Sandy Jen, Meebo
- First job after graduation had cubicle walls. She was short and walls were really tall!
- Worked on own ideas after working a regular 8-5 day.
- Got funding after launching.
- Two lives: During the day, working on mobile start-ups; at night, help run Women 2.0.
- Women 2.0 helps women launch start-ups via networking, workshops, competitions, etc.
- Grew up in Canada, travelled back and forth to Pakistan. Helped her see how much she had living in Canada. Technology is one thing that's missing in places like Pakistan.
- Thought she wanted to code but found out otherwise in first course with JavaScript. Took business to be able to work with engineers instead.
- Interviewed at Google after graduation. Saw Silicon Valley for first time. Didn't get Google job, but came to Silicon Valley anyway.
- It's not about what you've already done or the failures you've had - it's about what you want to do next.
- Don't over plan and see what interesting bumps come along on the way.
- Liberal arts snob in undergrad.
- Worked at Random House book publishing.
- Found someone also interested in the idea of spreading ideas while editing his book.
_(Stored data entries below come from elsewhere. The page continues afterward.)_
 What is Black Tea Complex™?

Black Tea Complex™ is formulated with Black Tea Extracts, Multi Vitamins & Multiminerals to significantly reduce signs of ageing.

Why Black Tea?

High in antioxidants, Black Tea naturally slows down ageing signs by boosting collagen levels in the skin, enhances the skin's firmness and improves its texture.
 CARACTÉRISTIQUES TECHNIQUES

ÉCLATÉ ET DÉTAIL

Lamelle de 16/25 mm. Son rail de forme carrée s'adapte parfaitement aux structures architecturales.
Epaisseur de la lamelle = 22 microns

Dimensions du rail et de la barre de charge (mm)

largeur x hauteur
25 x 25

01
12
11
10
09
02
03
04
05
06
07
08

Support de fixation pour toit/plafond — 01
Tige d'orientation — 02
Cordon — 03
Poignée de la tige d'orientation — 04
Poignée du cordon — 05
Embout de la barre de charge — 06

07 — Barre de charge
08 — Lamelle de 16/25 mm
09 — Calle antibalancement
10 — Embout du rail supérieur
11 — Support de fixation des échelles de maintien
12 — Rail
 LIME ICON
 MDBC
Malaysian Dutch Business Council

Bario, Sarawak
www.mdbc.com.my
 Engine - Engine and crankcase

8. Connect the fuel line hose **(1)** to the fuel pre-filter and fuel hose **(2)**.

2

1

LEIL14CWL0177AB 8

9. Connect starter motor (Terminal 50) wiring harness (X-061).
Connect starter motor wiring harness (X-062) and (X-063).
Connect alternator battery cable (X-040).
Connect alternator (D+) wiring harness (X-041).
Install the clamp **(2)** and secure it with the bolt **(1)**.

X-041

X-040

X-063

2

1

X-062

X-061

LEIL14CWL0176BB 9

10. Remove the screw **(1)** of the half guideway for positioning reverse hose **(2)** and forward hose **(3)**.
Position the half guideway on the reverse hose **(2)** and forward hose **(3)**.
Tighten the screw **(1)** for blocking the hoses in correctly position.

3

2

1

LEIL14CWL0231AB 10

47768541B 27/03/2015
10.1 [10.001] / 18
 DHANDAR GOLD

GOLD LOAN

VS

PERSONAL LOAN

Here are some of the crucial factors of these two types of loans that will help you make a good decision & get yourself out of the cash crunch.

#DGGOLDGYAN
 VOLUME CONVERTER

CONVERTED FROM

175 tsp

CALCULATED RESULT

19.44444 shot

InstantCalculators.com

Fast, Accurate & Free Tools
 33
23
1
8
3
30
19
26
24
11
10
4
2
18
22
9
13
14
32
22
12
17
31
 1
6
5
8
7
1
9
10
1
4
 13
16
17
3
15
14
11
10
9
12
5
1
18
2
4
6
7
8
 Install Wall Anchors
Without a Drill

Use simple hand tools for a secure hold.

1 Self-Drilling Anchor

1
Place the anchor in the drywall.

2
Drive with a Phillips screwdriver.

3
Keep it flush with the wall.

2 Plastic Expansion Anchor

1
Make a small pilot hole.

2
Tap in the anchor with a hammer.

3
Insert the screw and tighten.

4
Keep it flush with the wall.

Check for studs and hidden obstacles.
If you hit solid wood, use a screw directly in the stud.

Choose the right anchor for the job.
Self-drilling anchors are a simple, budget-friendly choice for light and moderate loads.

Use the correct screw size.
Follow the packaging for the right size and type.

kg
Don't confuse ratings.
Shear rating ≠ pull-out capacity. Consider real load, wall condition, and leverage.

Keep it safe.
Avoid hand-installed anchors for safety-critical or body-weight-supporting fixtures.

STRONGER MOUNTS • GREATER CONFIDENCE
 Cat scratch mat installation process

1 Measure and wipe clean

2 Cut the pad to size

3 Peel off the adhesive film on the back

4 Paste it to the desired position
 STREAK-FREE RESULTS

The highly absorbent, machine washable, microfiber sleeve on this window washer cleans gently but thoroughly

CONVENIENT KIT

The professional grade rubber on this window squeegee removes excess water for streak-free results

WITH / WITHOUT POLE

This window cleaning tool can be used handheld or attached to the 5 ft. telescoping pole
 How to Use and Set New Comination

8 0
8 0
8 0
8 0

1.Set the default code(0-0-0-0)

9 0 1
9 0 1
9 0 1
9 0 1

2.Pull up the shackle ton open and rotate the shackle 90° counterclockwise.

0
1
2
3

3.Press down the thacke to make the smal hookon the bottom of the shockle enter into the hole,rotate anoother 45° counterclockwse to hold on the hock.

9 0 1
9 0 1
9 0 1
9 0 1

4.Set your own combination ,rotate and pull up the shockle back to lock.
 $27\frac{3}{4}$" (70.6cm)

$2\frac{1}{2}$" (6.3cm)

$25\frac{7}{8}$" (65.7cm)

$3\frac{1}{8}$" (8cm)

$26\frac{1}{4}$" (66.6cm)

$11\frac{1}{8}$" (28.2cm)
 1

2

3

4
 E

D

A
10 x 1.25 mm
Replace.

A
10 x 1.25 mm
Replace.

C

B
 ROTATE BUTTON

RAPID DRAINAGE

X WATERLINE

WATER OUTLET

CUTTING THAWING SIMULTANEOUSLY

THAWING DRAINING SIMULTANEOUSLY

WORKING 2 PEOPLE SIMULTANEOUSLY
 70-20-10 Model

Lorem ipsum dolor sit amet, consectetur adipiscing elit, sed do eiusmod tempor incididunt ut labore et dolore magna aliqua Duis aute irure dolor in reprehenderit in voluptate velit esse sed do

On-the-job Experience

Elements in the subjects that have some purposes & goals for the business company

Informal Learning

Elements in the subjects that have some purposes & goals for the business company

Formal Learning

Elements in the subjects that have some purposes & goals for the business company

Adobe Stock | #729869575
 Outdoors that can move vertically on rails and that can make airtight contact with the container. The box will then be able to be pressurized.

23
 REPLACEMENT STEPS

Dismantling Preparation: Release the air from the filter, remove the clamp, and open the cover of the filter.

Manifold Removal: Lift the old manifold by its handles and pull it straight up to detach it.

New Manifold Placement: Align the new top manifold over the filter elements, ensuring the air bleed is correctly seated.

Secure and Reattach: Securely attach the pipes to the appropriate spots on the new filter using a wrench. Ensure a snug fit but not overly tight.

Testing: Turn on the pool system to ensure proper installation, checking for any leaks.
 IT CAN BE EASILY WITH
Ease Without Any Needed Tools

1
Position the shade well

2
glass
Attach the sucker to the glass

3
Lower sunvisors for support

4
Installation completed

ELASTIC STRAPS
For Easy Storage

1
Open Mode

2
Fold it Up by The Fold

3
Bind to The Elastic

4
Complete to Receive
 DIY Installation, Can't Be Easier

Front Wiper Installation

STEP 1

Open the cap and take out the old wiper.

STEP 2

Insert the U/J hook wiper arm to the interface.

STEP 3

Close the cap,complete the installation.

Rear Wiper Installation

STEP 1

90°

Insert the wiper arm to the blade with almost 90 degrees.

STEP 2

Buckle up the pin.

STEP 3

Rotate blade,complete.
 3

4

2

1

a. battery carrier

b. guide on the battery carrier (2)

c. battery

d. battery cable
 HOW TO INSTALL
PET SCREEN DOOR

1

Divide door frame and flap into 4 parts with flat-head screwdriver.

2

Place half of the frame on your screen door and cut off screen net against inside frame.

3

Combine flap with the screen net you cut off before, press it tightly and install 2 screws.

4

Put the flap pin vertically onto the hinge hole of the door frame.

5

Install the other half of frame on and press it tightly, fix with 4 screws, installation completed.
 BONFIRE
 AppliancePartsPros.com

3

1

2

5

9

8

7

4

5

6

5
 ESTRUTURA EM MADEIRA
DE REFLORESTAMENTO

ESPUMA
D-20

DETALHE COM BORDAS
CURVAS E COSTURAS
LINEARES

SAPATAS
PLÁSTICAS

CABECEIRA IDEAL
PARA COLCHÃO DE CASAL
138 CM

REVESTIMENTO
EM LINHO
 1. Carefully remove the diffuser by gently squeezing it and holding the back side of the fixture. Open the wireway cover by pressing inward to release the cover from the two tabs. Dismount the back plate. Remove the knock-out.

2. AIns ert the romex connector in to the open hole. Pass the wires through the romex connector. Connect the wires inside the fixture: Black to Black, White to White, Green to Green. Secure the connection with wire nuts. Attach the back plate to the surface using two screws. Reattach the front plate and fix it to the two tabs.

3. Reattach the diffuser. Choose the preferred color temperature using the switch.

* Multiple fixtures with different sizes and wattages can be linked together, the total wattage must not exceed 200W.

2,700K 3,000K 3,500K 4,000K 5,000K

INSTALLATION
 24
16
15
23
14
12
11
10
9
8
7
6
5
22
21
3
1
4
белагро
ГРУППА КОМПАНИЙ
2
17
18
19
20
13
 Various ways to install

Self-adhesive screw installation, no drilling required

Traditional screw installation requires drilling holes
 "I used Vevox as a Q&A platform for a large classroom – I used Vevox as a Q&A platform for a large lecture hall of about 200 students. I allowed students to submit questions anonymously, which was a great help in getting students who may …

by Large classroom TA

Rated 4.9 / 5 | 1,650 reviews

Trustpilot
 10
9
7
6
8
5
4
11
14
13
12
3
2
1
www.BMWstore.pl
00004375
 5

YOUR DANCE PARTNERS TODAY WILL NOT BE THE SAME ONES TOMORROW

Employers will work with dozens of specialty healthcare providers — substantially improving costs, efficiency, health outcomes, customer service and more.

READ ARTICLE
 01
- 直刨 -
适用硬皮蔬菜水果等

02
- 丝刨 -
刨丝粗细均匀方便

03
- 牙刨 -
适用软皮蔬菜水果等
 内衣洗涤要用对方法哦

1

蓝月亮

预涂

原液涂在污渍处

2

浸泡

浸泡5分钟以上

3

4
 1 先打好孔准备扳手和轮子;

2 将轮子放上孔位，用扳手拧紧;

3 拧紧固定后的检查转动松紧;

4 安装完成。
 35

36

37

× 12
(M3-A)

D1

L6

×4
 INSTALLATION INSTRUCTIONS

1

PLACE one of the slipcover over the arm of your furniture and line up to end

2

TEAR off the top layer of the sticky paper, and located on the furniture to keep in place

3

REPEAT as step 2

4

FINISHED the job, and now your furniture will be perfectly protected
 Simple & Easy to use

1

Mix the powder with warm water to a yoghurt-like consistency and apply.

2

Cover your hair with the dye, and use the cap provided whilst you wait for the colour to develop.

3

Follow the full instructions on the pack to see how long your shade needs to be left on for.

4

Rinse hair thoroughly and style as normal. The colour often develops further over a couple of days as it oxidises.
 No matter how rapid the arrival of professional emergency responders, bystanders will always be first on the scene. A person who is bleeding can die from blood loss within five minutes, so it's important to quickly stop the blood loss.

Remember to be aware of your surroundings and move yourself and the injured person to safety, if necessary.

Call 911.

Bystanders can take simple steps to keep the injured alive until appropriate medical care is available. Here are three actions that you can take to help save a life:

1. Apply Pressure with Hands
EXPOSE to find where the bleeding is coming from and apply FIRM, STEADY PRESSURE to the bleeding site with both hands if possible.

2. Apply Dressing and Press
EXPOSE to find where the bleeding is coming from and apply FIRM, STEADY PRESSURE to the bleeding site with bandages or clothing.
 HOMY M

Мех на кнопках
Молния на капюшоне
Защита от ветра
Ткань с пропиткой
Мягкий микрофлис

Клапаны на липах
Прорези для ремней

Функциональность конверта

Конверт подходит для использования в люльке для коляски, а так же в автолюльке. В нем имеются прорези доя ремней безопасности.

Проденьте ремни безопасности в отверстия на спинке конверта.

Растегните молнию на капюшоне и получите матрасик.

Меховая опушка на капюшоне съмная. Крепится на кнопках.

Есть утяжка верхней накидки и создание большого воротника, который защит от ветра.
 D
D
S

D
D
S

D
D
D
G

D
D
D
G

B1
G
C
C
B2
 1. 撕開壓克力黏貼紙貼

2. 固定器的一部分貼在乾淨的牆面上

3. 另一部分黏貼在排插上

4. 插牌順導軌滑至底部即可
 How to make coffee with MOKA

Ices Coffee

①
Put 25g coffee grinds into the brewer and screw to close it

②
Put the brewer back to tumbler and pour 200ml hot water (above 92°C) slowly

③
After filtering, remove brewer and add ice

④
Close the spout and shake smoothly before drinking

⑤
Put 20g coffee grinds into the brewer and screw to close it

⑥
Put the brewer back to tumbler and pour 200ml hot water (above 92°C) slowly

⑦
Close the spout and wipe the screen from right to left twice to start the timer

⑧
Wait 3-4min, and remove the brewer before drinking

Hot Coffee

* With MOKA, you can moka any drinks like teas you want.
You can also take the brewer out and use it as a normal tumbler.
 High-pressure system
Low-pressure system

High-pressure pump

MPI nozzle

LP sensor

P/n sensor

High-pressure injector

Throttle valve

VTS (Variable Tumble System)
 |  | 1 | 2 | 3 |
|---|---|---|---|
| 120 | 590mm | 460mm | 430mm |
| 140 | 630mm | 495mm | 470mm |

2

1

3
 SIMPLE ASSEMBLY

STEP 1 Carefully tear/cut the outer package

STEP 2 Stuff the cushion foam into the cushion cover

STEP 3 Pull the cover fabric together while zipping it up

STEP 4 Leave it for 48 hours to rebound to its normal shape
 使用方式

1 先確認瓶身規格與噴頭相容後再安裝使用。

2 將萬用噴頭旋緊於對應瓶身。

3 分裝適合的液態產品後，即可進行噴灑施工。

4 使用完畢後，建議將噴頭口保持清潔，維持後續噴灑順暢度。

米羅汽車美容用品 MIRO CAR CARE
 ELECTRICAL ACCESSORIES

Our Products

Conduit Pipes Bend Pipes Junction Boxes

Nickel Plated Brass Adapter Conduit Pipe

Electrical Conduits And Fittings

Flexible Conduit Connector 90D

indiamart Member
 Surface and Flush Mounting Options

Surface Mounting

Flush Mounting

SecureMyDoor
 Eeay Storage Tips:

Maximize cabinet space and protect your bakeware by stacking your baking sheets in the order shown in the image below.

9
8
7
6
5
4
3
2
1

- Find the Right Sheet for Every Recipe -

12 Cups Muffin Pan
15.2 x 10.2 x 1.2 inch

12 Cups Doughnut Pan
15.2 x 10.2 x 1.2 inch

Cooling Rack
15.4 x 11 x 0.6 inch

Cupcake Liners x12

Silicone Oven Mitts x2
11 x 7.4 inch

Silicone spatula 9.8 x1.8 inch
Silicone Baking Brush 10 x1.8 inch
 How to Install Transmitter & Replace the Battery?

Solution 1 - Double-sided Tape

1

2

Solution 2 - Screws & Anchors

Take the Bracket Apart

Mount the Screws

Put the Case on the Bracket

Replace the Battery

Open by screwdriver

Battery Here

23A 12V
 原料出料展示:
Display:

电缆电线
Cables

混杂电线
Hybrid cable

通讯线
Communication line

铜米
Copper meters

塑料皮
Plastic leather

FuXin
Started Squidoo.
- Wants us to realize what a cool moment we're in, and to just pick something and start doing it (don't spend too much time researching, etc!).
- Social startups are a current trend (where social is code for non-profit).
- Biggest question: I have this idea. How do I make it happen?
- Get the feeling that you can make things better.
- In tech, you can choose ideas that don't cost a lot of money up front (especially on web). Sandy used her own money to start Meebo, making it her baby (and making cost-cutting decisions easier).
- Lately, the start-ups that have made it got funding from friends and family they trust rather than venture capitalist money. Start making money with ads and freemium models.
- Don't ask for permission to execute your idea when asking for money. Be frank that it might fail in a year.
- Share your idea and get feedback. Others will have the same idea, but will approach it differently, so you don't have to keep it to yourself.
- Passion: You see an opportunity really clearly, and you'd feel really bummed if you missed it. Helping people and enabling people. Gives you that internal energy that nobody else can give you.
How can I find the right people to become co-founders, stock holders, etc?
- Look for people who want the experience and the celebrity status.
- Being in the right environment can help a lot. E.g. Silicon Valley is ripe with technologists.
- Check entrepreneurial resources.
- Go to Elance.
- You can't know. But that doesn't make your idea invalid.
- "No point in trying to out-Google Google." If the other people fill every need you ever had and you're envious of it... you probably don't need to add to the market.
- The idea itself should never be a secret. The idea might be the same but the implementation different.
- Those you tell haven't gone through the evolution you have, so you're most likely to do it better.